November 29, 2008 by RLuve  
Filed under Pilates Basics

The Pilates Machine was the brainchild of Joseph Hubertus Pilates, a German who was born in 1880. As a child, Joseph Pilates suffered from asthma, rickets, and rheumatic fever. Determined to overcome his ailments, he began to study anatomy as well as Eastern and Western forms of exercise, including Yoga, weight training, wrestling, and acrobatics. He was particularly enamored of the ancient Classic Greek “ideal man” who was equally schooled in cognitive thinking, philosophy, and history, but also maintained a finely tuned, athletic body.

When World War I broke out, Joseph Pilates found himself interned in England as an enemy alien on the Isle of Man.
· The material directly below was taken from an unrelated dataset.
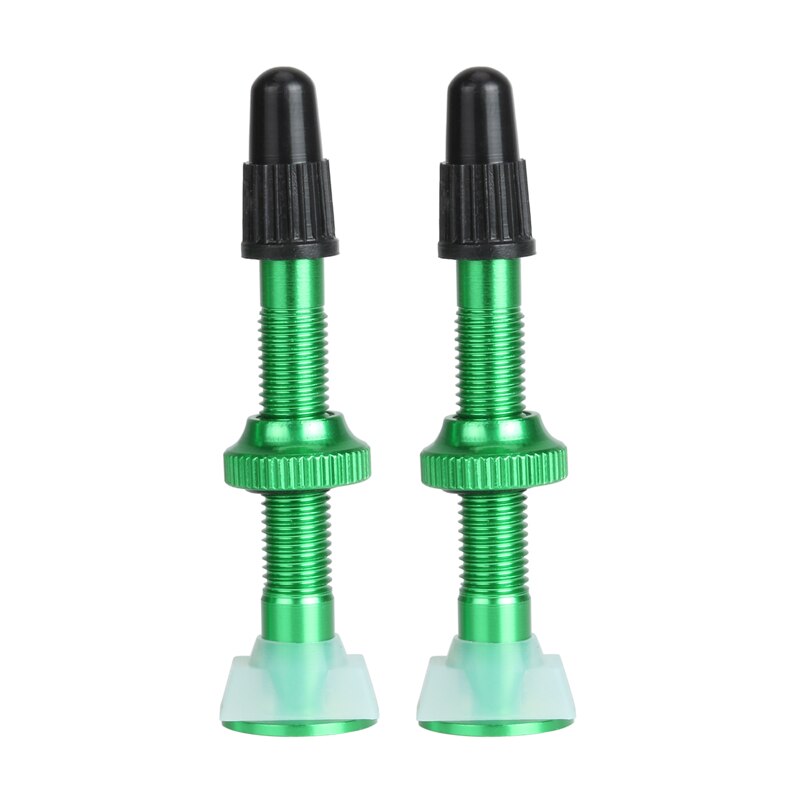 Bolany 40mm MTB Racefiets Extender Kleppen ultralichte Aluminium 1 Paar Met Tubeless Presta ventiel Voor fiets Tubeless band: green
The health conditions in the internment camps were not great, but Pilates insisted that everyone in his cell block participate in daily exercise routines to help maintain both their physical and mental well-being. However, some of the injured German soldiers were too weak to get out of bed.

Not content to leave his comrades lying idle, Pilates took springs from the beds and attached them to the headboards and footboards of the iron bed frames, turning them into equipment that provided a type of resistance exercise for his bedridden “patients.” This equipment was used to correct muscular imbalances and improve posture, coordination, balance, strength, and flexibility, as well as to increase breathing capacity and organ function.

In 1926, Joseph Pilates moved to New York and brought along this method of exercise, which he termed ‘Contrology’. He defined Contrology as “the comprehensive integration of body, mind and spirit.”

The earliest American students of Contrology were professional dancers, because they repeatedly injured themselves. Soon the choreographer George Balanchine and other movement visionaries became believers in Contrology. From there the exercise, but not the name, caught on–everyone seemed to prefer to call it ‘Pilates.’

Today, many famous athletes, dancers, models and actors, as well as business professionals, housewives, and retires have taken up Pilates as their regular exercise routine.

An excellent book on presentation of the original Pilates matwork has been written by Brooke Siler. In The Pilates Body, she provides simple and easy to follow explanations for both novice and advanced Pilates students. She also provides photos, detailed text and analogies that make it ideal for home use.